For the first question, note that if we assume Dependent Choice then all $\sigma$-additivity arguments can be carried out perfectly. In such setting using the Caratheodory theorem makes perfect sense, and indeed the Lebesgue measure is the completion of the Borel measure.

It was proved by Solovay that $\mathsf{ZF+DC}$ is consistent with "Every set is Lebesgue measurable", relative to an inaccessible cardinal. This shows that assuming large cardinals are not inconsistent, we cannot prove the existence of a non-measurable set (Vitali sets, Bernstein sets, ultrafilters on $\omega$, etc.) without appealing to more than $\mathsf{ZF+DC}$.

Under the assumption of $\mathsf{DC}$ it is almost immediate that there are only continuum Borel sets, but if we agree to remove this assumption then it is consistent that every set is Borel, where the Borel sets are the sets in the $\sigma$-algebra generated by open intervals with rational endpoints. For example in models where the real numbers are a countable union of countable sets; but not only in such models. Do note that in such bizarre models the Borel measure is no longer $\sigma$-additive.

For sets with Borel codes the proof follows as in the usual proof in $\mathsf{ZFC}$. There are only $2^{\aleph_0}$ possible codes, but there are $2^{2^{\aleph_0}}$ subsets of the Cantor set, all of which are codible-Lebesgue measurable.

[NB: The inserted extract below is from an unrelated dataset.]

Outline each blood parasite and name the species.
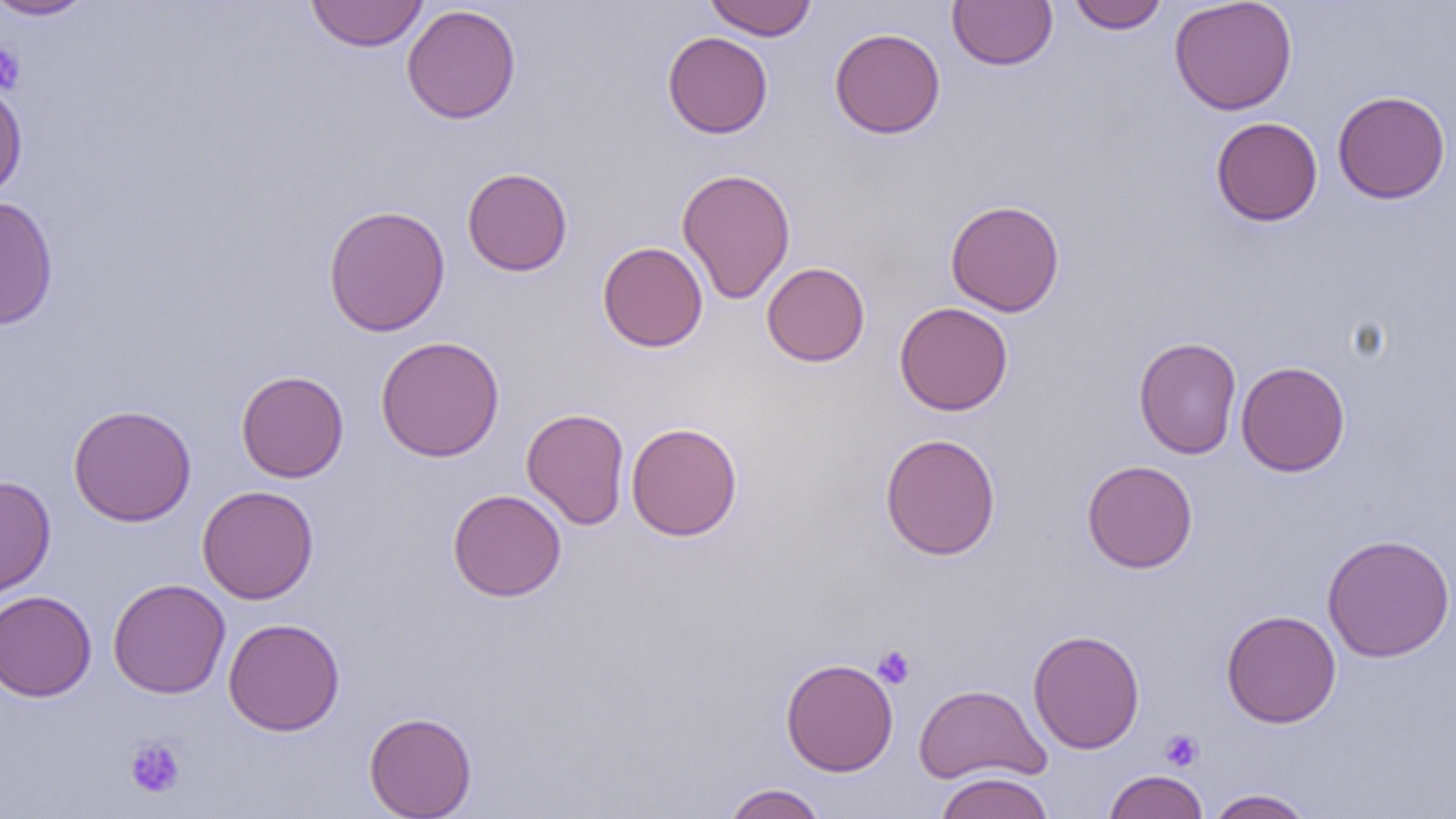
No blood parasites seen.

Lastly, we have a very good definition for the Lebesgue measure, it is simply the completion of the Borel measure. The Borel measure itself is unique, it is the Haar measure of the additive group of the real numbers. The Lebesgue measure is simply the completion of the Borel measure which is also unique by definition. This is similar to the case where the rational numbers could have two non-isomorphic algebraic closures, but there is always a canonical closure. Even if you can find two ways to complete a measure, "the completion" would usually refer to the definable one (adding all subsets of null sets).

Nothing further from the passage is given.